Text segment:
■ ■ ■ ■ ■ ■ ■
The paper continued, saying the issue was even being discussed in Washington.
“The Federal Government today canvassed its resources for combating the invasion of north Atlantic coast waters by sharks. President Wilson and his Cabinet discussed what could be able to prevent more tragedies like those which have occurred recently along the New Jersey shore, and the Coast Guard and Life Saving services were ordered to assist in shark extermination in every way possible.”
In Beach Haven, the scene of the first attack, actions were already being taken. The New Jersey Courier of the 14th announced, “Beach Haven is to be protected here-after by a heavy wire netting, extending 300 feet into the sea and along the entire bathing beach. Robert Engle, president of the town council and owner of the hotel Engleside, announces that the cottagers had subscribed to a fund sufficient to put up the net, and work will be started at once. It will be so strong that no sharks or other dangerous fish can come near the beach. … two big fellows 8 and 12 feet long were caught Monday at Little Egg Harbor Inlet, and the captor towed them to Beach Haven to have a picture taken of them, when ordinarily they would have been left to float away, or else fed to the pigs.”
Interest in sharks was sweeping the country; Two days later, the Indianapolis Star stated a “monster shark weighing 400 pounds and ten feet in length was caught off Beach Haven, N.J., by Capt. Clarence Parker, a member of the Beach Haven Yacht Club.
“The shark is of enormous proportions; its immensity can be gathered from its weight and length. Hundreds of men with rifles, spears and other weapons are patrolling the Jersey beaches waiting for the other shark or sharks to appear. The beaches are desolate. Swimmers are not permitted to venture out.”
■ ■ ■ ■ ■ ■ ■
A few records
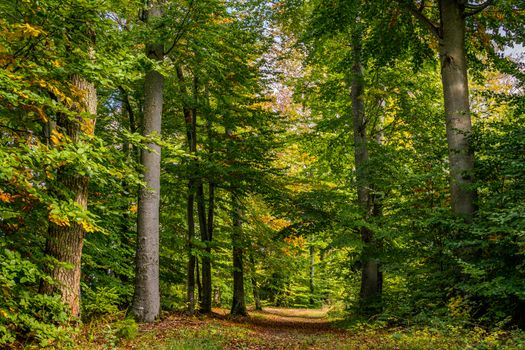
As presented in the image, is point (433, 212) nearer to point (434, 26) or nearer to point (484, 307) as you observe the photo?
point (484, 307)

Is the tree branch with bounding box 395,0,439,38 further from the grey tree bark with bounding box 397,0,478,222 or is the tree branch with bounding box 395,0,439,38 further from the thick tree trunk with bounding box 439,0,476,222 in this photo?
the thick tree trunk with bounding box 439,0,476,222

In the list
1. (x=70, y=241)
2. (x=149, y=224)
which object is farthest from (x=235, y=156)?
(x=70, y=241)

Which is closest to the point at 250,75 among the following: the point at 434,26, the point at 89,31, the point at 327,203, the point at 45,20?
the point at 327,203

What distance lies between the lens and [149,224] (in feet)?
31.0

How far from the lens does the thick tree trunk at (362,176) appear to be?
41.7ft

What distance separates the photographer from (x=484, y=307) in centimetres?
770

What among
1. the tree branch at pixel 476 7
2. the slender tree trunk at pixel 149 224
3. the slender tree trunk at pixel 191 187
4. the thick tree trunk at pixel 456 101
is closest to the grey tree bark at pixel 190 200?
the slender tree trunk at pixel 191 187

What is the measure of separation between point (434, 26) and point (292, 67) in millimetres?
10171

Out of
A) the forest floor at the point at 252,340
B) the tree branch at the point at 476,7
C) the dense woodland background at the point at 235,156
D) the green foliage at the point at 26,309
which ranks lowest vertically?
the forest floor at the point at 252,340

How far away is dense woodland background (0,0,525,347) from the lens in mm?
5074

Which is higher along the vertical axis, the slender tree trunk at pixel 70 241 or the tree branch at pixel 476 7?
the tree branch at pixel 476 7

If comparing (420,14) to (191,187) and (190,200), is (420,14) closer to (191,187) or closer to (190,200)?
(191,187)

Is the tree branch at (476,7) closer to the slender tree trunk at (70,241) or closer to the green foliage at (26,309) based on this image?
the slender tree trunk at (70,241)

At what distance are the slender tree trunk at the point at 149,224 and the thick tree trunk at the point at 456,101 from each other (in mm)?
6493
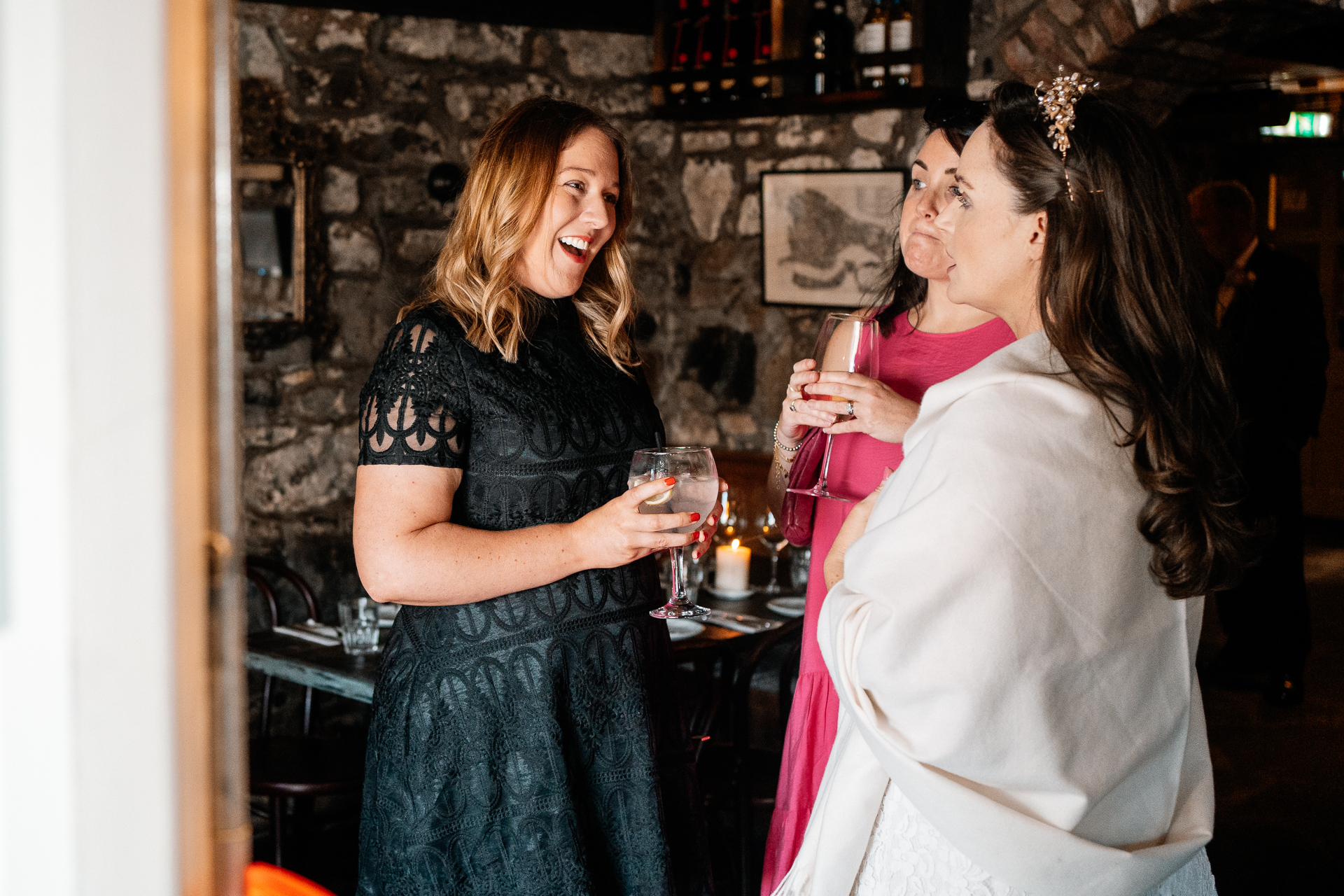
■ ■ ■ ■ ■ ■ ■
Exercise tasks:
**A)** Reproduce everything in the passage about the New Jersey sharks from "Interest in sharks" down to "Haven Yacht Club.", swapping "monster" for "giant".
**B)** According to the passage about the New Jersey sharks, how far into the sea was the wire netting at Beach Haven to extend?
**C)** Carry on the passage about the New Jersey sharks from its last sentence.
None of the material is needed.

Responses:
**A)**
Interest in sharks was sweeping the country; Two days later, the Indianapolis Star stated a “giant shark weighing 400 pounds and ten feet in length was caught off Beach Haven, N.J., by Capt. Clarence Parker, a member of the Beach Haven Yacht Club.

**B)** 300 feet

**C)**
As shark fever became the rage of the summer, some tried to cash in. In the New Brunswick Times of July 20, “… in every town along the summer coast, including Asbury Park, there are at least one or two ‘shark shows’ that have been thriving on almost unbelievable profits. At some of the places the admission charged is twenty-five cents, at others a dime will let you for a look at the ‘horrible man-eating fish.’ And one out of every three passersby, recalling, no doubt, the sinister tragedy of the surf that shocked the nation only a few days ago, parts with a dime or a quarter and leaves the shark exhibition with the satisfaction in prospect of telling the folks back home: ‘Oh, yes; oh my, yes, I saw one of the monsters … In the Asbury Park show … The shark was about six feet long – only a small fellow.’”
Unfortunately there was also a dark side to the fear of sharks. The Asbury Park Press carried a story on July 25.
“Not sharks but the fear of sharks, caused the death of a man yesterday in the Shrewsbury river near Atlantic Highlands.
“Samuel Harding, 35, of 10 Summit Street, Newark, went swimming off Grevely Point and was not far from the shore when he threw up his hands and called for help. A number of persons, among them some strong swimmers, were on the beach, and two or three young men ran toward the water with the intention of going to the rescue.
“But some one shouted; ‘Sharks! A shark’s got him! Don’t go in; there are sharks there!’
“The neighborhood has been so worked up over the recent killings by sharks that this was the first thing some thought of. So the young men allowed themselves to be restrained, and the group on the beach saw Harding go down three times without offering him any aid.
“About 20 minutes later his body was brought up by an oysterman’s rake. It was not marked, so the shark scare had been mere hysteria.
“Attempts to induce artificial respiration continued for more than an hour but the body had been too long submerged.”
This kind of story was overshadowed when the New York Sun headline of July 26 proclaimed, “BIGGEST MAN EATING SHARK CAUGHT OFF JERSEY COAST. Long Beach Fishermen Bring 600 Pounder, 10 feet, 8 Inches Long, and Four Other ‘Tigers of the Sea’ Ashore.”
The article continued, “When Capt. Jack Benson’s crew of pound seiners came in to the station of the Ship Bottom fishery on Long Beach, five miles above Beach Haven this morning they towed behind their motor boat a 600 pound shark ten feet eight inches in length, the largest captured since the maneaters from southern waters began their raid on the New Jersey coast.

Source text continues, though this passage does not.